Texte fourni =>
^^^^
Par Vincent Le Biez, ingénieur-élève au Corps de Mines, auteur de l’étude « Eoliennes, nouveau souffle ou vent de folie ? », une contribution au débat public de l’Institut Montaigne, qui remet en cause le développement programmé de l’éolien en France par le récent Grenelle de l’environnement.
Après un démarrage tardif par rapport à ses voisins européens, la France s’est lancée dans un développement massif de l’éolien dans le but d’atteindre près de 10 % de sa consommation nationale d’électricité à l’horizon 2020. Pour cela, la puissance publique a multiplié les aides et les garanties à destination de ce secteur.
Le développement de l’éolien de cette ampleur ne répond pas à un besoin en France et il induirait des surcoûts pour la collectivité pouvant dépasser 2,5 milliards d’euros par an à horizon 2020. En revanche, un développement modéré de cette source d’énergie qui s’appuierait sur des appels d’offres plutôt que sur un tarif d’achat garanti peut permettre d’accompagner dans une certaine mesure l’augmentation de la demande d’électricité tout en diminuant les émissions de CO2 et en mettant fin aux profits particulièrement élevés qu’on observe aujourd’hui sans justification dans la filière éolienne.
Le Grenelle de l’Environnement a opté pour un développement massif de cette filière dans les années à venir : il s’agit de parvenir à 25 000 MW de puissance installée en 2020, ce qui représenterait environ 10 % de la consommation française d’électricité. Atteindre cet objectif, qui implique des investissements colossaux, nécessite des mécanismes de subvention publique. Il convient donc d’en examiner la pertinence dans un contexte français où la production d’électricité émet déjà très peu de CO2 en raison de la forte part qu’y occupent le nucléaire et l’hydraulique.
Une énergie plus chère qu’il y paraît
Le coût complet de l’éolien est composé du coût initial d’investissement (achat de l’éolienne, génie civil, raccordement au réseau de distribution) et du coût de maintenance auxquels il faut ajouter les externalités générées par l’intermittence de ce mode de production.
^^^^
Lignes =>
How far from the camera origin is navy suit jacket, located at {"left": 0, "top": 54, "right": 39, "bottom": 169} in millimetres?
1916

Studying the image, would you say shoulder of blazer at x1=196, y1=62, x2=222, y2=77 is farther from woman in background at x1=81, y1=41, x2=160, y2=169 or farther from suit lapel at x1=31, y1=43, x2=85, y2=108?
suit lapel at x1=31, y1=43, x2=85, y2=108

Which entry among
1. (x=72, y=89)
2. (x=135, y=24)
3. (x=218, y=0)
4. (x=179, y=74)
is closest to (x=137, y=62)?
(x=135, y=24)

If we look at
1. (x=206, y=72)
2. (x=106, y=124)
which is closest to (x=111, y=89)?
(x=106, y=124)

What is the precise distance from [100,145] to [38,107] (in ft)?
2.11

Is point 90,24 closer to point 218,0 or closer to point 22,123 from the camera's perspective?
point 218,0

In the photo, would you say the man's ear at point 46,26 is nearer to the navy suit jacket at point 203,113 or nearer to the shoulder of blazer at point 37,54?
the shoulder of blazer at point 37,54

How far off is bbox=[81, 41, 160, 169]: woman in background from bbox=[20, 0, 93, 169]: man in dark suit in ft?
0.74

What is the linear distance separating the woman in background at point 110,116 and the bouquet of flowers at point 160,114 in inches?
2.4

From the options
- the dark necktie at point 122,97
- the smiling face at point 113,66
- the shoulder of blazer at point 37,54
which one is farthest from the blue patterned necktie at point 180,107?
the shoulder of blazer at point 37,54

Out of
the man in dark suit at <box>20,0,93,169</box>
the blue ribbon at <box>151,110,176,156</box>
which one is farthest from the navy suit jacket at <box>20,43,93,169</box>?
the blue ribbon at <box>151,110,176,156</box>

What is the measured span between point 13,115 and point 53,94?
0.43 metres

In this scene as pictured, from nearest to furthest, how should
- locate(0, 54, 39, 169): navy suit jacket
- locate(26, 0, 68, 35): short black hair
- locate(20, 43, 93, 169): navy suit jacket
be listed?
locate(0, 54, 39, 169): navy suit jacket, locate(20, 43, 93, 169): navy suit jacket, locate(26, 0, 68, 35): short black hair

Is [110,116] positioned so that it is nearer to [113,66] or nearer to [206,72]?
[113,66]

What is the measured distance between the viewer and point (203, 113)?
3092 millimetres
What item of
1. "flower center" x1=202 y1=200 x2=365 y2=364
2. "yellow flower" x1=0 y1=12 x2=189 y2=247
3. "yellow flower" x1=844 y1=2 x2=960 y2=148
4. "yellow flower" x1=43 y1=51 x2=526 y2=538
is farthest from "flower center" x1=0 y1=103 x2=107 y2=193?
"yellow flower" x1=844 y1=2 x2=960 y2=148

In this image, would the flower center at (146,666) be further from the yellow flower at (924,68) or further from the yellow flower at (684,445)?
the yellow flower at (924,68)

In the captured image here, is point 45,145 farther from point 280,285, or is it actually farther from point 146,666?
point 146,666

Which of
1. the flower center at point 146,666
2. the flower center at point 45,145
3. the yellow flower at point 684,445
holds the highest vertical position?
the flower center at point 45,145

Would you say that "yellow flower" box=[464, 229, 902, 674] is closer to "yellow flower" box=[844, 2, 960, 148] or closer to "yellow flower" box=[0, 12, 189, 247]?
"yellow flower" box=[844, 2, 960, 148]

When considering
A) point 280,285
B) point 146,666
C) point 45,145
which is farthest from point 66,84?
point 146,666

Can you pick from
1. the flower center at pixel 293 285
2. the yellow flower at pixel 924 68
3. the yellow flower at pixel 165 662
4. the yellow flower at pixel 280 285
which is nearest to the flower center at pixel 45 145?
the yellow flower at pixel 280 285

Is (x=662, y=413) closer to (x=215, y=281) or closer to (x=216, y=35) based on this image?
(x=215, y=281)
^^^^
Le problème =>
Dans le texte sur l'éolien en France, quelle puissance installée le Grenelle de l'Environnement fixe-t-il comme objectif pour 2020 ?

Résultat obtenu =>
Il fixe un objectif de 25 000 MW de puissance installée en 2020.